Try to make long, slow, even cuts. It's actually easier to hold the saw in position, close to the edge of the support table, and slide the work piece under the saw. This requires holding the weight of the saw a bit, but it is easier to keep the saw vertical this way. Of course, if you happen to have a band saw, lucky you.

Step 2: Make the Straps

The straps seem complicated, but they're just strips of leather cut at 45-degree angles, sandwitched between the two ends of the toe-strap, glued together and sewn. The strap on the outside of the foot is about 5/8-inch longer than the one that anchors under your instep. I just wrapped the straps around my foot to guess where to cut them.

We'll check the fit and trim the straps as needed, after attaching the toe loops to the soles.

I cut the ends at 45-degrees (both ends in the same direction). [Note: it's probably better to have the straps at something less than a 90-degree angle, so like a 43- or 44-degree angle would be good here, but it isn't rocket surgery, and leather stretches.] Pair up the ends (one long, and one short) and make marks so you know where the toe-loop will be glued. The underside of this right-angle seam won't show, but on the top side be careful not to get glue on the parts that show. I just laid the 3/8-inch wide toe-loop material on top of the joint, and scratched faint lines with the awl to mark where to stop applying the glue. Let the glue dry till it's tacky, and press the toe-strap part in place.

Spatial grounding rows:

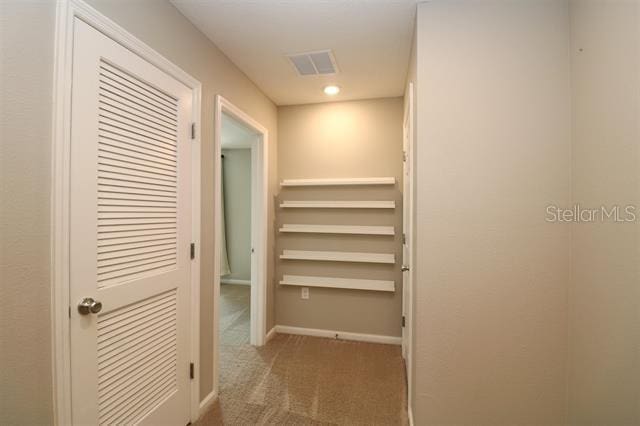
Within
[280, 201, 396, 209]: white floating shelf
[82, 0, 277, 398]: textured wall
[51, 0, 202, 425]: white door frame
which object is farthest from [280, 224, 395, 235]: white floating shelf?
[51, 0, 202, 425]: white door frame

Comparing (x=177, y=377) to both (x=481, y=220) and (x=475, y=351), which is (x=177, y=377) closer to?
(x=475, y=351)

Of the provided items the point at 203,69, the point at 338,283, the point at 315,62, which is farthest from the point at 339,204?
the point at 203,69

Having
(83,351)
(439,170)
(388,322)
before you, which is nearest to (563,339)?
(439,170)

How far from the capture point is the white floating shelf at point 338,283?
2.85m

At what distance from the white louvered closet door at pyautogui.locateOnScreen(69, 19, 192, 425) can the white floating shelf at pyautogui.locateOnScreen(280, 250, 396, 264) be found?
140cm

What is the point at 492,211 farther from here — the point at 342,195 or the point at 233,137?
the point at 233,137

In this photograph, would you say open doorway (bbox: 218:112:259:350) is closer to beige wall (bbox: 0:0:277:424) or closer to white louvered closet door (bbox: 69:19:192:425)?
white louvered closet door (bbox: 69:19:192:425)

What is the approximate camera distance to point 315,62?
2229 millimetres

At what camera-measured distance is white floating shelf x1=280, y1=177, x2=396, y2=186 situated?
9.27ft

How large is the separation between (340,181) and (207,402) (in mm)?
2106

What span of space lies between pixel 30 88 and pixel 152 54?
624 mm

• **What the task asks**
Copy the sandal-strap instructions in full, word for word. These rows stand apart from the sandal-strap instructions and are unrelated to them.

• **Problem solution**
Try to make long, slow, even cuts. It's actually easier to hold the saw in position, close to the edge of the support table, and slide the work piece under the saw. This requires holding the weight of the saw a bit, but it is easier to keep the saw vertical this way. Of course, if you happen to have a band saw, lucky you.

Step 2: Make the Straps

The straps seem complicated, but they're just strips of leather cut at 45-degree angles, sandwitched between the two ends of the toe-strap, glued together and sewn. The strap on the outside of the foot is about 5/8-inch longer than the one that anchors under your instep. I just wrapped the straps around my foot to guess where to cut them.

We'll check the fit and trim the straps as needed, after attaching the toe loops to the soles.

I cut the ends at 45-degrees (both ends in the same direction). [Note: it's probably better to have the straps at something less than a 90-degree angle, so like a 43- or 44-degree angle would be good here, but it isn't rocket surgery, and leather stretches.] Pair up the ends (one long, and one short) and make marks so you know where the toe-loop will be glued. The underside of this right-angle seam won't show, but on the top side be careful not to get glue on the parts that show. I just laid the 3/8-inch wide toe-loop material on top of the joint, and scratched faint lines with the awl to mark where to stop applying the glue. Let the glue dry till it's tacky, and press the toe-strap part in place.